The Off-Market Property Identifier helps real estate professionals, investors, and researchers find properties not currently listed on the market. By cross-referencing data from the Multiple Listing Service (MLS) with county assessor records, it identifies off-market properties, offering a valuable resource for uncovering potential opportunities.
From assessor records, filtering invested properties and then breaking down those results down into flipped properties. Distinguishing between ON and Off markets deals of each filter is the last step.
- The scope of this project is to focus on threen key purposes:
- Finding out invested properties from the main dataset.
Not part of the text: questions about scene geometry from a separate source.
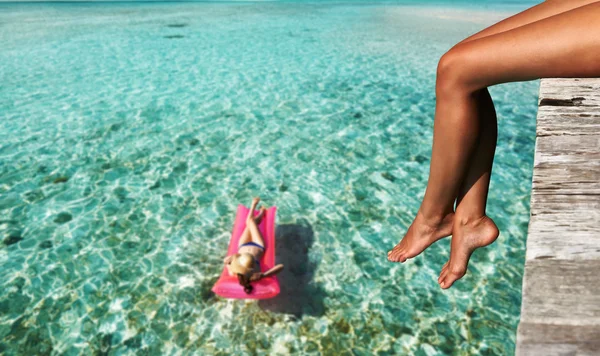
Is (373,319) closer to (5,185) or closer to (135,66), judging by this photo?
(5,185)

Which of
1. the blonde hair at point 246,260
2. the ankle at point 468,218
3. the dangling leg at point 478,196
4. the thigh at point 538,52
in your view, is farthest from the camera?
the blonde hair at point 246,260

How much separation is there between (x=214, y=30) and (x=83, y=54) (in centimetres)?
693

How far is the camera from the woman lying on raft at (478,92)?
3.77 feet

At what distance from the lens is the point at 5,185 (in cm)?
702

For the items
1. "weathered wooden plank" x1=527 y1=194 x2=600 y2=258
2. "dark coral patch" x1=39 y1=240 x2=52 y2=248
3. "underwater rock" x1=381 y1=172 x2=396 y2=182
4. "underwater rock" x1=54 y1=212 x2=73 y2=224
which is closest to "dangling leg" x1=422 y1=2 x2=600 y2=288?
"weathered wooden plank" x1=527 y1=194 x2=600 y2=258

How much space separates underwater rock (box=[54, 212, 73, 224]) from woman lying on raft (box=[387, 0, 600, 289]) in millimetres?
5813

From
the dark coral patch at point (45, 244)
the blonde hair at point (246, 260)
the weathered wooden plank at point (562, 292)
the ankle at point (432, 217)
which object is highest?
the weathered wooden plank at point (562, 292)

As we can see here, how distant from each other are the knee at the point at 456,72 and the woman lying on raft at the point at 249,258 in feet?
12.0

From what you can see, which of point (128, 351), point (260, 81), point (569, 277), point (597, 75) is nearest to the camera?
point (569, 277)

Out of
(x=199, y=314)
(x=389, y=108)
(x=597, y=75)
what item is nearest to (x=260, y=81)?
(x=389, y=108)

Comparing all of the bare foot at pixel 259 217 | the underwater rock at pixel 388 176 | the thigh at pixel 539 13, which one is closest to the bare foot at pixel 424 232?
the thigh at pixel 539 13

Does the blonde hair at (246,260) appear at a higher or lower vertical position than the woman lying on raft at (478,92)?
lower

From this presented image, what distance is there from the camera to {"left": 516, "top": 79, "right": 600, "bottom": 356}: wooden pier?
0.85 m

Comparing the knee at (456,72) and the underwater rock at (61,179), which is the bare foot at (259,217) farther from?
the knee at (456,72)
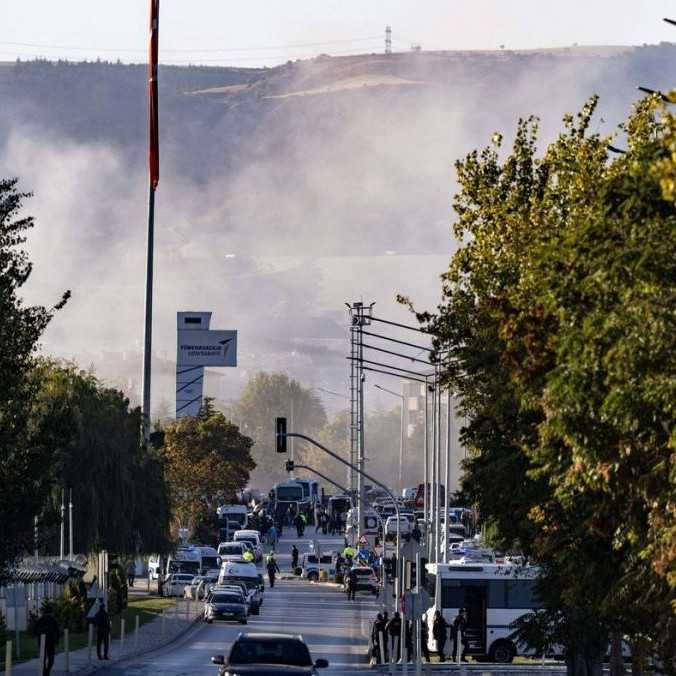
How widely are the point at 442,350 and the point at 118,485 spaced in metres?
33.5

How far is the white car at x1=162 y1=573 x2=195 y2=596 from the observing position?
3944 inches

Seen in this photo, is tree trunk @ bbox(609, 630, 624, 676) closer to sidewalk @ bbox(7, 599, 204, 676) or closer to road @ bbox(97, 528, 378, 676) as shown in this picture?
road @ bbox(97, 528, 378, 676)

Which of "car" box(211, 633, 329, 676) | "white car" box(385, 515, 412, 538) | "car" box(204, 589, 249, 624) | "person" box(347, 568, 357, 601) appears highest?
"white car" box(385, 515, 412, 538)

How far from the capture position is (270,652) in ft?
116

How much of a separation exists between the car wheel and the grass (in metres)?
12.6

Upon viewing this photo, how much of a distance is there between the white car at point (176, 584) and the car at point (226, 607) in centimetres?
1943

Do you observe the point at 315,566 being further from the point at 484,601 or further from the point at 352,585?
the point at 484,601

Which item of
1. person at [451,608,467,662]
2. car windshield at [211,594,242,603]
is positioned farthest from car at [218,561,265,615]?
person at [451,608,467,662]

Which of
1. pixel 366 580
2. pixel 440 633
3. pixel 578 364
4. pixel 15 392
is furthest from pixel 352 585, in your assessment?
pixel 578 364

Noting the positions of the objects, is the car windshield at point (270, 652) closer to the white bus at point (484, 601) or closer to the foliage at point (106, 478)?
the white bus at point (484, 601)

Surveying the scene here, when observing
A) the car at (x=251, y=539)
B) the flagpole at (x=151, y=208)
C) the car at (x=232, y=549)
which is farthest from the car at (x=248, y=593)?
the car at (x=251, y=539)

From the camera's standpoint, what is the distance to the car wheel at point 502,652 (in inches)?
2496

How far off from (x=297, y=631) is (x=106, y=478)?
413 inches

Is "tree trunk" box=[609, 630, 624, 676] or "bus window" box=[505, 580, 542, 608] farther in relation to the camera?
"bus window" box=[505, 580, 542, 608]
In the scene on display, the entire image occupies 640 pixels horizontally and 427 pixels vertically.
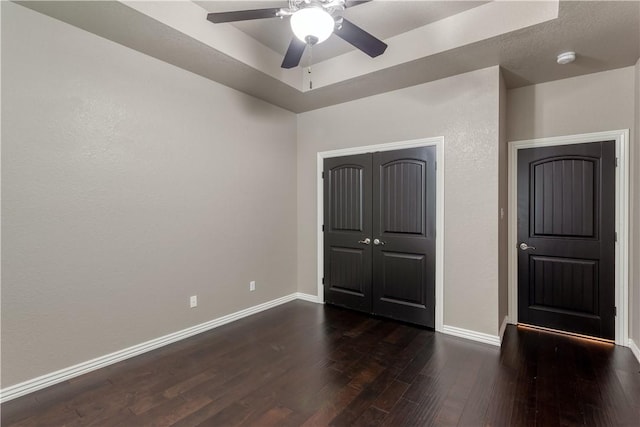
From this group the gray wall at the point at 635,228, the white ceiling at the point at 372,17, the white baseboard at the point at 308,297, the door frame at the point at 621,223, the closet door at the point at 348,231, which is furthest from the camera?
the white baseboard at the point at 308,297

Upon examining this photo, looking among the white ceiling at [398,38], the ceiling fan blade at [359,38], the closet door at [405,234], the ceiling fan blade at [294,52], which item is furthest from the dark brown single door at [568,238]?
the ceiling fan blade at [294,52]

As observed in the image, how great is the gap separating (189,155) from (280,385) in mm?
2424

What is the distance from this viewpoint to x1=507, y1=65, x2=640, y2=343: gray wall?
118 inches

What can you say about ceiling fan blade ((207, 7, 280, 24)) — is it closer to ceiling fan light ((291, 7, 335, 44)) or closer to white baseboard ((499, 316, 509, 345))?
ceiling fan light ((291, 7, 335, 44))

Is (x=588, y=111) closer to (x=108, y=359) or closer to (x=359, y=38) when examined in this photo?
(x=359, y=38)

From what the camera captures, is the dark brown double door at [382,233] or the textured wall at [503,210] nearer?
the textured wall at [503,210]

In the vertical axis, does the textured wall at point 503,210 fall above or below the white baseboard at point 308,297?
above

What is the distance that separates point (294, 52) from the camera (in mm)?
2416

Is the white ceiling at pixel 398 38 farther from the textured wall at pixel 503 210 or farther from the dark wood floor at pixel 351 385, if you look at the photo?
the dark wood floor at pixel 351 385

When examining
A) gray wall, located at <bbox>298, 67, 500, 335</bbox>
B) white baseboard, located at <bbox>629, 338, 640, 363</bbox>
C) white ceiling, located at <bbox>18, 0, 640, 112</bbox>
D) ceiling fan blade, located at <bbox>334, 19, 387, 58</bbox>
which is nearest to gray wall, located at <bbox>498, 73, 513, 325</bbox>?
gray wall, located at <bbox>298, 67, 500, 335</bbox>

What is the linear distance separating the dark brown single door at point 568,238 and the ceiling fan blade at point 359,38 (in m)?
2.38

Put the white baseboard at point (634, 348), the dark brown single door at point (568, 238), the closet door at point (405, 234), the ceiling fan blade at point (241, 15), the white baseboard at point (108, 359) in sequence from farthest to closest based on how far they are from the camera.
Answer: the closet door at point (405, 234) → the dark brown single door at point (568, 238) → the white baseboard at point (634, 348) → the white baseboard at point (108, 359) → the ceiling fan blade at point (241, 15)

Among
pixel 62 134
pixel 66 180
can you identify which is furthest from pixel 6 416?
pixel 62 134

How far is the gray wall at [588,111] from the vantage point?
2.99m
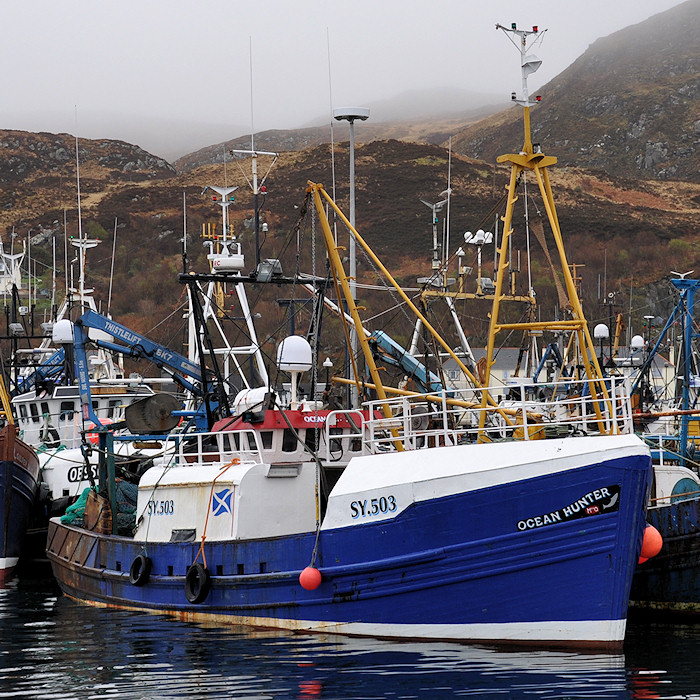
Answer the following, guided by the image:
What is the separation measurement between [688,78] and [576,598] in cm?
13746

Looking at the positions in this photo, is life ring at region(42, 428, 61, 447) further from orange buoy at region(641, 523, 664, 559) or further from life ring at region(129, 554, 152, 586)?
orange buoy at region(641, 523, 664, 559)

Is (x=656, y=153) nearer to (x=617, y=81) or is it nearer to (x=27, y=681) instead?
(x=617, y=81)

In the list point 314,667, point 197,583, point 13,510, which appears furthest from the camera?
point 13,510

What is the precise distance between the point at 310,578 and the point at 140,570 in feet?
13.8

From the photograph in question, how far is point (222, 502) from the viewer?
642 inches

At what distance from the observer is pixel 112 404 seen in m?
31.8

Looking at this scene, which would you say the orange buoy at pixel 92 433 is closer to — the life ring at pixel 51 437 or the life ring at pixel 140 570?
the life ring at pixel 51 437

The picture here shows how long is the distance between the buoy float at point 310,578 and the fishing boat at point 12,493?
1072cm

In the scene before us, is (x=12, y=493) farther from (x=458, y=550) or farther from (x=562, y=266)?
(x=562, y=266)

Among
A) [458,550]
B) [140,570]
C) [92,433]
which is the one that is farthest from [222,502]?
[92,433]

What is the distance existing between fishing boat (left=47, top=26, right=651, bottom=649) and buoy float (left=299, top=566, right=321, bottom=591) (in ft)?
0.06

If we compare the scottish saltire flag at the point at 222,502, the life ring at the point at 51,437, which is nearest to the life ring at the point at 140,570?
the scottish saltire flag at the point at 222,502

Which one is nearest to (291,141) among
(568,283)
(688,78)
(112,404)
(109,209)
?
(688,78)

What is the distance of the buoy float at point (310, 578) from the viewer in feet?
46.8
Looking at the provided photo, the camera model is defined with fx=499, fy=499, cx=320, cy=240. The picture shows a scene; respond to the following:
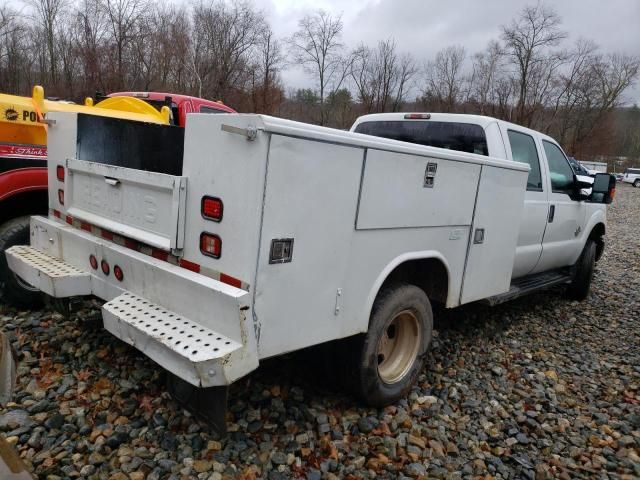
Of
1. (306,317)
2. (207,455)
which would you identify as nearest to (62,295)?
(207,455)

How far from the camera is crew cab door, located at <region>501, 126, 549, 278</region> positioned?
466 centimetres

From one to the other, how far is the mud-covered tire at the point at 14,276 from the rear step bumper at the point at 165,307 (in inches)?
31.7

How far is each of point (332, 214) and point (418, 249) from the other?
0.92 m

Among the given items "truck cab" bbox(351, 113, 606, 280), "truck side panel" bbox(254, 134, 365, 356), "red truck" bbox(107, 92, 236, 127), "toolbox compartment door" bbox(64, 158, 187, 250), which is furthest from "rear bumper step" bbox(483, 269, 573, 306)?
"red truck" bbox(107, 92, 236, 127)

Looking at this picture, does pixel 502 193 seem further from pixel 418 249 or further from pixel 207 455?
pixel 207 455

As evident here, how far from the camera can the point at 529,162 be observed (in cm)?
487

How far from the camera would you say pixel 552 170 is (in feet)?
17.4

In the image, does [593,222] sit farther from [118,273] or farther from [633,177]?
[633,177]

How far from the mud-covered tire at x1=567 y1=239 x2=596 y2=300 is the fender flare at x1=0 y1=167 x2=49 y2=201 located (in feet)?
19.9

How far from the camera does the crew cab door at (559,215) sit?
5.25 m

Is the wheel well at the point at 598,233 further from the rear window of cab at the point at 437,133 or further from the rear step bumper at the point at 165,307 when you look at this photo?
the rear step bumper at the point at 165,307

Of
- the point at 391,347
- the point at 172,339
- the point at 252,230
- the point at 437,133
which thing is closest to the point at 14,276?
the point at 172,339

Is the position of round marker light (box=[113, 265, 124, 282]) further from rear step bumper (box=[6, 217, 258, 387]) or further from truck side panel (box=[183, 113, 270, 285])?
truck side panel (box=[183, 113, 270, 285])

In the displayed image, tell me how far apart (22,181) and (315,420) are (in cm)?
301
- Checking whether an invested properties was a flip one or not.
- From step two, Seperating Sold On Vs. Off Market properties by comparing properties ID to MLSers' or 1st American Listing's properties ID.
- Main datset includes: ds_assessor_records.csv
- MLS listings file includes: red_chicago_property_listings.csv, red_dallas_property_listings.csv, and red_denver_property_listings.csv.
- First American file includes: ds_listings.csv.
- The project is broken down into city as the request of Mr.Scott.
- Python 3.9.7
- Pandas 1.3.4
- Numpy 1.20.3
- plotly 5.6.0
- Four CSV files (private) are needed to run the Compare_MLSes_to_1stAmerican.ipynb are:
- ds_assessor_records.csv
- red_chicago_property_listings.csv
- red_dallas_property_listings.csv
- red_denver_property_listings.csv
- ds_listings.csv
- Note: Due to the large dataset size, only some useful columns were read to be used for this analysis.
Project is: completed
- What we think this project can be improve is to identify what are those negative values of Id columns from the 4 files, so we can decide to either filter them out or include them while comapring.
- This project can also be done faster using SQL code on data warehouses.